[Extrait]

We offer the friends of Hellenismos the famous episode of the Vrykolakas, or Greek Vampire, as witnessed and narrated by the French Traveller Joseph P. de Tournefort in the island of Mykonos,

The First of January, 1701

 

JOSEPH  P.  DE  TOURNEFORT

 

VOYAGE

D’UN BOTANISTE

 

L’ARCHIPEL GREC

 

Lettre 3

 

[…] à l’égard des cérémonies dont on vient de parler, elles varient suivant les lieux ; voici celles que nous avons vues pratiquer à Mycone, où nous passâmes un hiver.

    Dès qu’une personne a rendu l’âme, on sonne comme l’on fait dans ce pays-ci pour une messe basse ; les parents, les amis, les pleureuses font leurs complaintes autour du corps que l’on porte à l’église peu de temps après, le plus souvent même on n’attend pas qu’il soit froid : on s’en débarrasse sans s’informer s’il est mort, quoiqu’il fût encore en vie. Le convoi s’arrête au milieu de la principale place ; on y pleure fort amèrement, au moins en apparence ; les papas disent l’office des mort autour du corps, après quoi on le porte à l’église, où il est inhumé dès que l’on a récité quelques oraisons accompagnées de pleurs, de gémissements, de sanglots feints où véritables.

[/Extrait]
[Données d'étude]

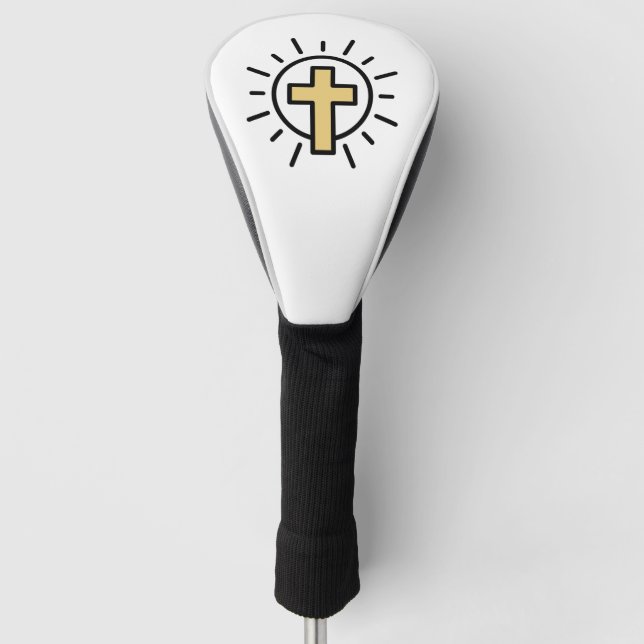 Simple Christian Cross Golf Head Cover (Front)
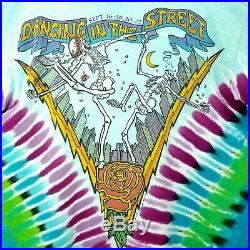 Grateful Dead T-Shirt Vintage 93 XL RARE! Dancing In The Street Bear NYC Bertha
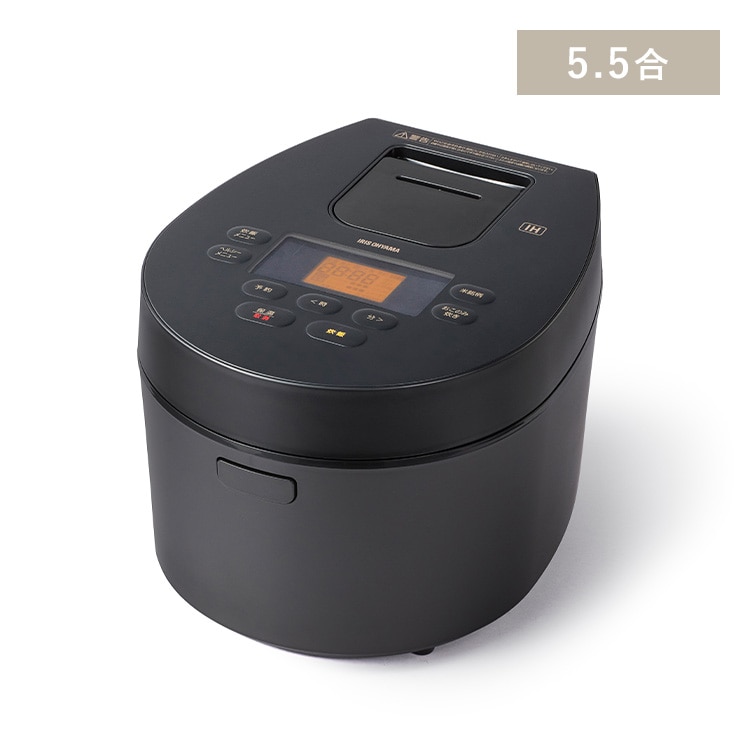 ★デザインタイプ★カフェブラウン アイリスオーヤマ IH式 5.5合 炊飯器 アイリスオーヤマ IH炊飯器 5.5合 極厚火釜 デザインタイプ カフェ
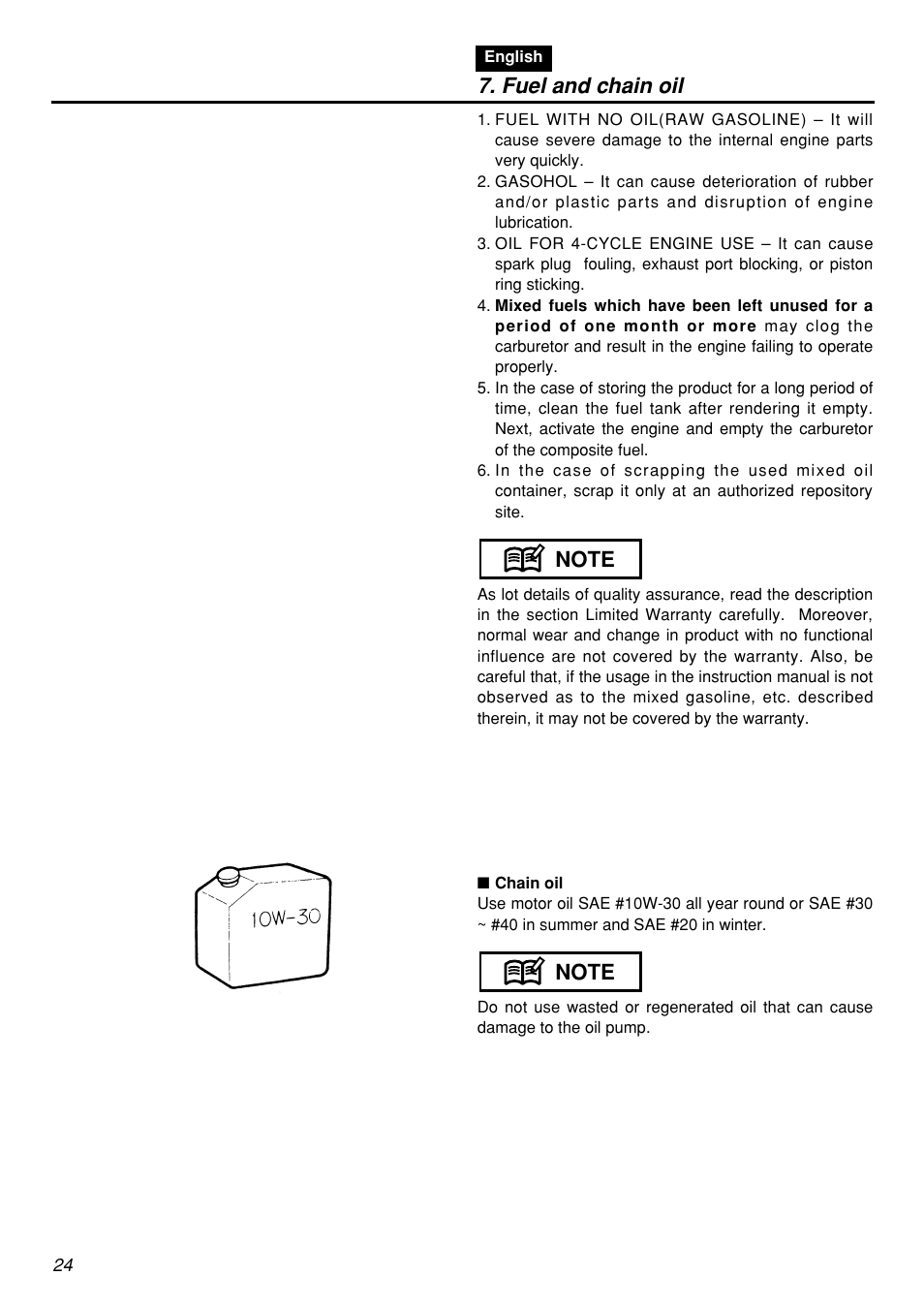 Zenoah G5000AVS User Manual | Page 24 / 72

[/Données d'étude]
[Données d'étude]

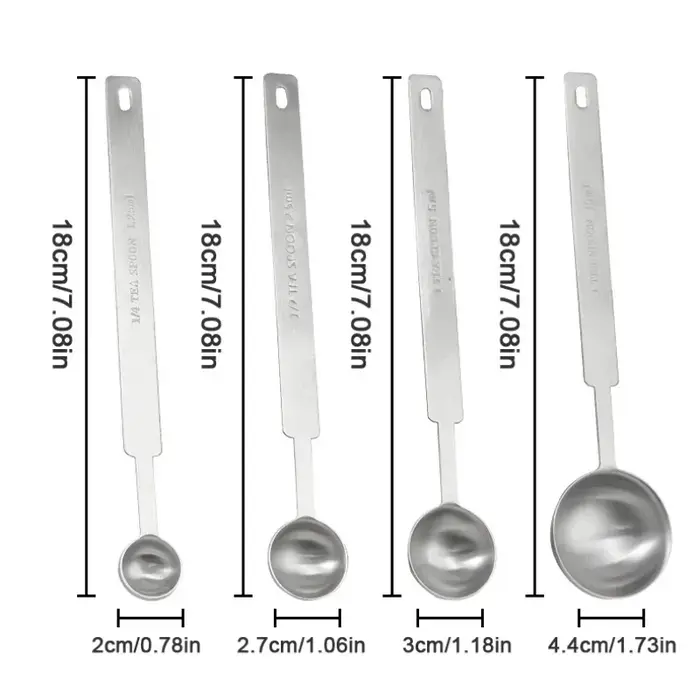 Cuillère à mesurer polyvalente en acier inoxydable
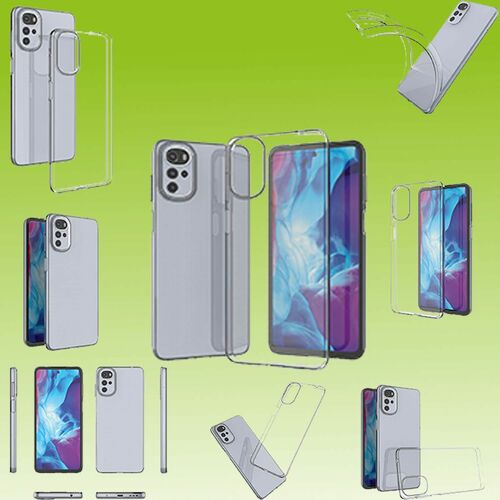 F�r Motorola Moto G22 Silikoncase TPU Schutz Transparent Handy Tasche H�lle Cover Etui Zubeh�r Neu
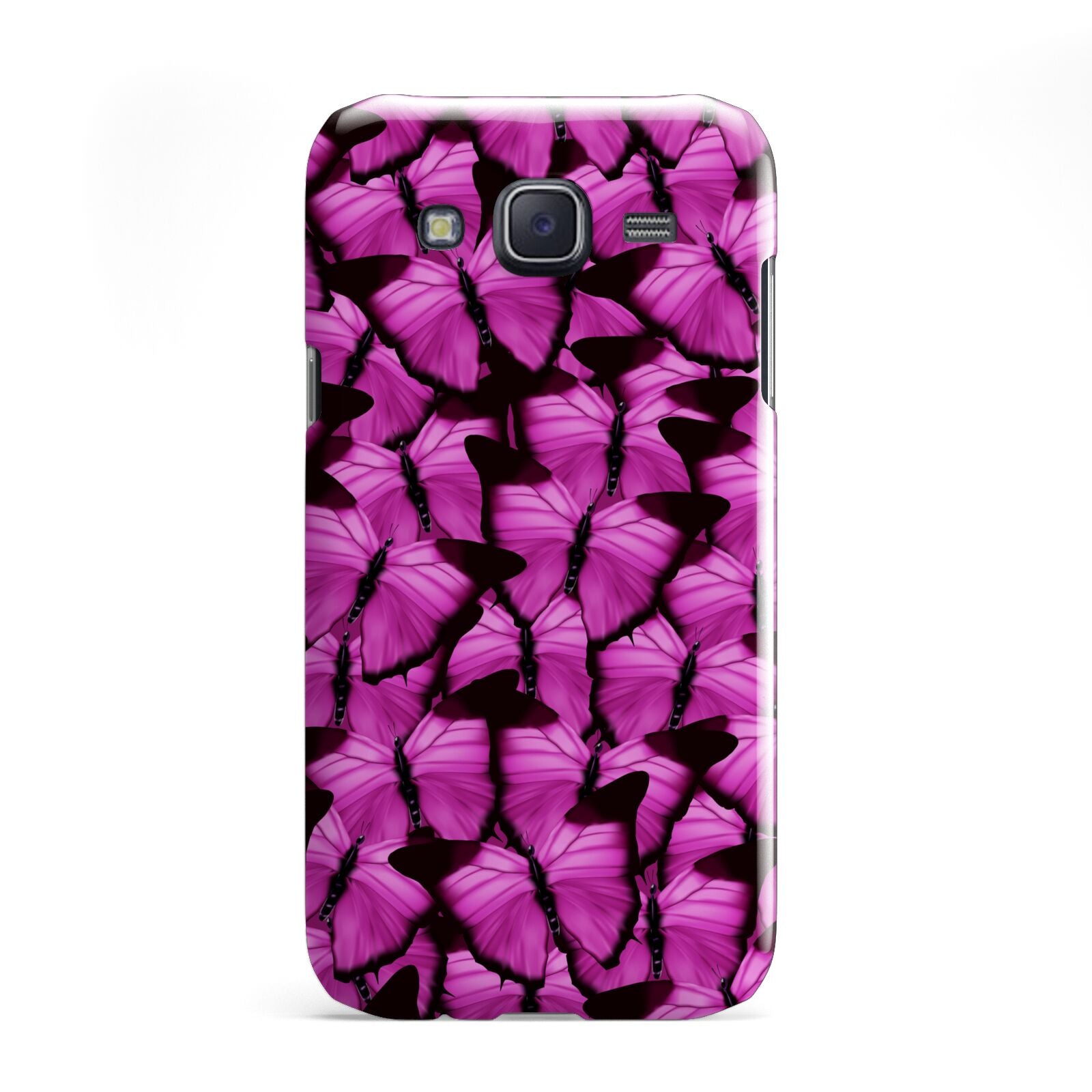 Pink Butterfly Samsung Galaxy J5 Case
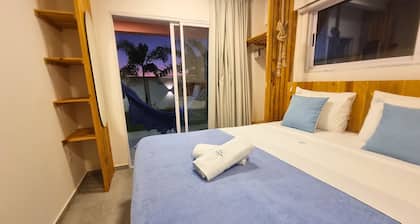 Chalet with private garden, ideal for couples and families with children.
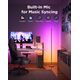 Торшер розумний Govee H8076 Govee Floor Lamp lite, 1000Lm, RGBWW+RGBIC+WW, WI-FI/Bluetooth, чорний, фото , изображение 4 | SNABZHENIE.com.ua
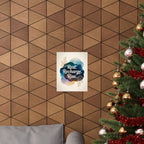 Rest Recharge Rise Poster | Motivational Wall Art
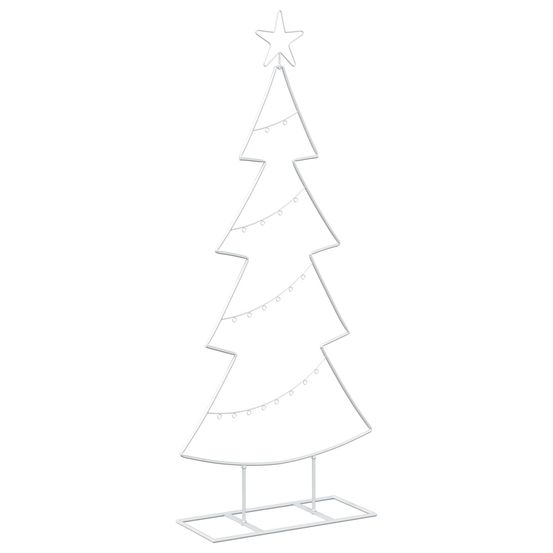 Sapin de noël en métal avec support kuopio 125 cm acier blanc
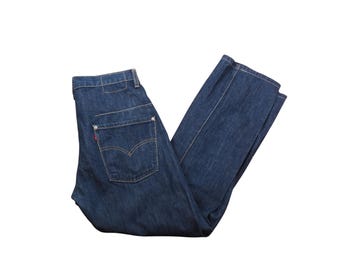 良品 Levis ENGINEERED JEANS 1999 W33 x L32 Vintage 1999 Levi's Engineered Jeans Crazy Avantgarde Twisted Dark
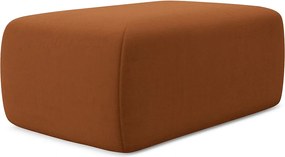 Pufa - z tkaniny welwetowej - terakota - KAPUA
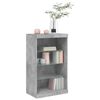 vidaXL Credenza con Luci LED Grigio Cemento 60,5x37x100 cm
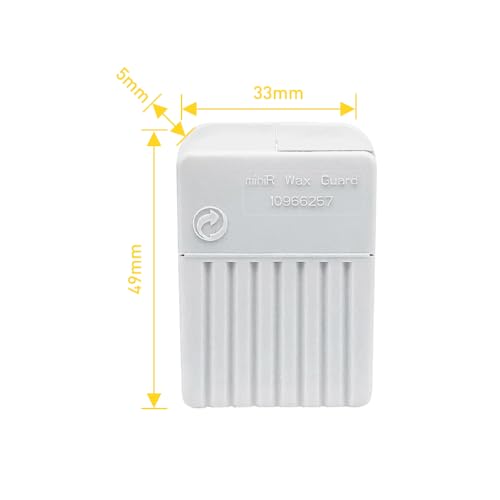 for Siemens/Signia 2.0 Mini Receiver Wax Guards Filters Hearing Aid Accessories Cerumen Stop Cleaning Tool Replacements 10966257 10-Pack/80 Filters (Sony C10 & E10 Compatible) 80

[/Données d'étude]
[Données d'étude]

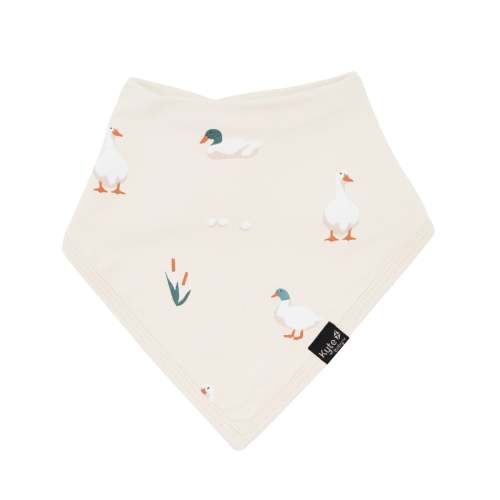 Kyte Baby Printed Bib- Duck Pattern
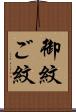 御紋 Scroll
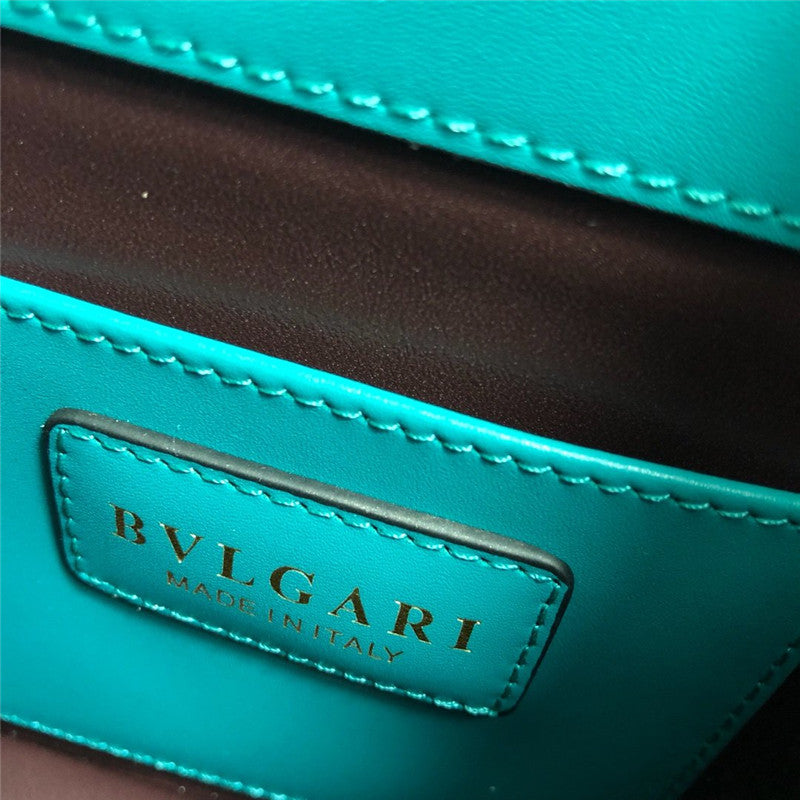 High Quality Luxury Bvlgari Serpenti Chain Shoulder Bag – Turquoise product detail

[/Données d'étude]

> Explorer le corpus
1. Pour chaque énoncé ci-dessous, dites s'il concorde avec l'extrait sur les funérailles à Mycone. Répondez par oui ou non, puis citez les mots de l'extrait qui tranchent.
(a) Les voyageurs ont passé un été à Mycone.
(b) Le convoi fait halte au milieu de la principale place.
(c) On attend que le corps soit froid avant de le porter à l'église.
2. Poursuivez l'extrait sur les funérailles à Mycone à partir de sa dernière phrase.

> Corrigé de l'exercice
1.
(a) Non : « où nous passâmes un hiver »
(b) Oui : « Le convoi s’arrête au milieu de la principale place »
(c) Non : « le plus souvent même on n’attend pas qu’il soit froid »

2.
    Le lendemain on sonne encore les cloches ; on sert un colyva dans la maison, sur un tapis étendu par terre ; les parents, les amis, se rangent à l’entour ; on pleure pendant deux heures, tandis que l’on dit la messe des morts à l’église. Le soir on porte un autre colyva avec une bouteille de vin ; les parents et les enfants du mort qui sont mariés en envoient autant. Les plats sont distribués aux papas, qui récitent l’office ; chacun mange et boit comme il entend, à condition que l’on pleurera de temps en temps par bienséance.

    Le troisième jour au matin on envoie d’autres colyvas, et comme l’on ne dit qu’une messe par jour dans chaque église les papas prennent leurs plats et s’en vont célébrer dans leurs chapelles. Les autres jours jusqu’au neuf, on dit seulement des messes ; le neuvième jour on fait la même cérémonie que le troisième.

    Le quarantième jour après le décès, à la fin du troisième mois, du sixième, du neuvième et au bout de l’an, on répète la même chose que le troisième jour ; bien entendu que l’on ne manque pas d’y pleurer. Tous les ans les héritiers font porter le colyva à l’église, le jour du décès de leur père et de leur mère : c’est pour cette fois que la cérémonie se fait sans lamentation.

    Tous les dimanches de la première année du décès et quelque fois même de la seconde, on donne à un pauvre un grand gâteau, du vin, de la viande et du poisson ; le jour de Noël on fait la même charité, de manière qu’on ne voit passer dans les rues que des quartiers de mouton, des bécasses et des bouteilles de vin. Les papas en distribuent aux pauvres autant qu’ils leur plaît, et font bonne chère du reste, car toutes ces offrandes vont de l’église chez eux.

    Ainsi ces ministres ecclésiastiques ont plus de bien qu’ils n’en sauraient consommer, et d’ailleurs indépendamment du casuel de l’Eglise on les accable d’autres présents. Les héritiers pendant la première année donnent soir et matin aux pauvres la portion de viande, de pain, de vin et de fruit que le mort aurait mangé s’il eût vécu.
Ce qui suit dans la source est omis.